** Extracted text **
·····
# Federal airtight stove??????



## johnnywarm (Aug 4, 2008)

Hi everybody! I just looked at a buddies federal airtight stove or i think its called this. it appears to be cast iron and it loads from the front.it has no fire brick and it has a grate on the bottom. is this stove worth getting and hooking up???? i can get a pic tomorrow if needed.

Thanks JW


----------



## webbie (Aug 4, 2008)

junko........

good for nothing....
ancient dutchwests made in india or taiwan........


----------



## johnnywarm (Aug 4, 2008)

Thank you Webmaster. I love this place.


----------



## burntime (Aug 4, 2008)

Webmaster said:
			
		

> junko........
> 
> good for nothing....
> ancient dutchwests made in india or taiwan........



Really Craig, tell us what you think! %-P


----------



## Hanko (Aug 4, 2008)

he did tell you want he thinks


----------



## burntime (Aug 4, 2008)

And there in is where the joke lies.  See, I even put the little smiley guy with his tongue out to exccentuate it.


----------



## seaken (Aug 7, 2008)

Webmaster said:
			
		

> junko........
> 
> good for nothing....
> ancient dutchwests made in india or taiwan........



Well, that MAY be true, or it may not. I can still make use of some of these stoves and they were good heaters even though they were not of the highest quality. It really depends on who you are and what your skill set is.

I generally agree with Craig's unabashed opinion on this, but can't say for sure it's good for nothing. Maybe for you. Not necessarily for me.

Sean
[Stove technician]


----------



## BrotherBart (Aug 7, 2008)

seaken said:
			
		

> Webmaster said:
> 
> 
> 
> ...



Well dang it Sean, tell us the good stuff about'em. I have been patting myself on the back since 1985 for not buying one.


----------



## webbie (Aug 7, 2008)

Heck, I'd have given my right arm for one when I lived in a tent in TN or a breadvan in WV......as it was, we used the sheetmetal hardware store ($25) jobs or used old coal stoves (with chuck wood, burned about 2 hours at most).....

I just would not suggest them for modern americans.....like normal people with insured houses, etc.


----------



## seaken (Aug 7, 2008)

Bart, Craig is right. Compared to what else is available there is not much good to be said. I was only commenting on his cut and dried statement as to it being of no use. I would put one in an outbuilding or a hunting cabin. But I am a stove technician and can fix 'em and stretch their lifetime. I wouldn't recommend you buy one. But if someone gave it to you and you had a hunting cabin ...

Sean


----------



## johnnywarm (Aug 7, 2008)

Well, that MAY be true, or it may not. I can still make use of some of these stoves and they were good heaters even though they were not of the highest quality. It really depends on who you are and what your skill set is.

I generally agree with Craig's unabashed opinion on this, but can't say for sure it's good for nothing. Maybe for you. Not necessarily for me.

Sean
[Stove technician][/quote]


Its for sale??


----------



## brooktrout (Aug 7, 2008)

You guys are such stove snobs :lol:


----------



## geoxman (Nov 16, 2010)
·····
** Dataset content **

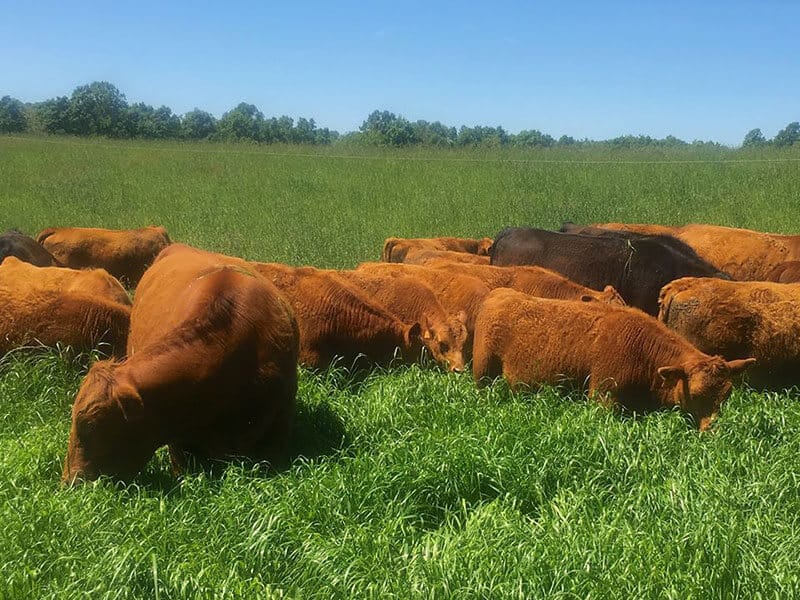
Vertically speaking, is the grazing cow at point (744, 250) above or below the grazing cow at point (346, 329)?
above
·····
** Given instruction 1 **
Answer these questions about the stove forum thread, one line each:
(a) According to webbie, in which countries were the ancient Dutchwests made?
(b) What did the sheetmetal hardware store stoves cost, according to webbie?
(c) Where does seaken say he would put one of these stoves?
** Given instruction 2 **
From the stove forum thread, list every feature of the stove that johnnywarm describes in the first post.
** Given instruction 3 **
Write the next part of the stove forum thread, starting where it stops.

** Written reply 1 **
(a) India or Taiwan.
(b) $25.
(c) In an outbuilding or a hunting cabin.

** Written reply 2 **
- It appears to be cast iron.
- It loads from the front.
- It has no fire brick.
- It has a grate on the bottom.

** Written reply 3 **
I was at a friends house this weekend and he has had the 264cat model since 1990 and I was very impressed! It is much easier to work on than my 1986 defiant/encore and throws out the heat with the blower...plus there is not all of the ceramic board cra$ and the cat is $90 to replace.  Instead of modding my D/E I will be on the look out for one of these used. I understand they are not very user friendly but I really liked the stove and his was a cinch to dial in. I hear a bunch of - as well as + on these units. Sorry to drum up such an old post, but when searching there was not much out there


----------



## raybonz (Nov 16, 2010)

geoxman said:
			
		

> I was at a friends house this weekend and he has had the 264cat model since 1990 and I was very impressed! It is much easier to work on than my 1986 defiant/encore and throws out the heat with the blower...plus there is not all of the ceramic board cra$ and the cat is $90 to replace.  Instead of modding my D/E I will be on the look out for one of these used. I understand they are not very user friendly but I really liked the stove and his was a cinch to dial in. I hear a bunch of - as well as + on these units. Sorry to drum up such an old post, but when searching there was not much out there



You're right they are made to last a long time with no fiberboard or brick that deteriorates.. My stove looks as good now as it did when I bought it 23 yrs. ago and has needed only a couple parts plus a few cats.. I wonder how well the stoves of today will last and if they will last 23 yrs. like this one has..

Ray


----------



## Dakotas Dad (Nov 16, 2010)

raybonz said:
			
		

> You're right they are made to last a long time with no fiberboard or brick that deteriorates.. My stove looks as good now as it did when I bought it 23 yrs. ago and has needed only a couple parts plus a few cats.. I wonder how well the stoves of today will last and if they will last 23 yrs. like this one has..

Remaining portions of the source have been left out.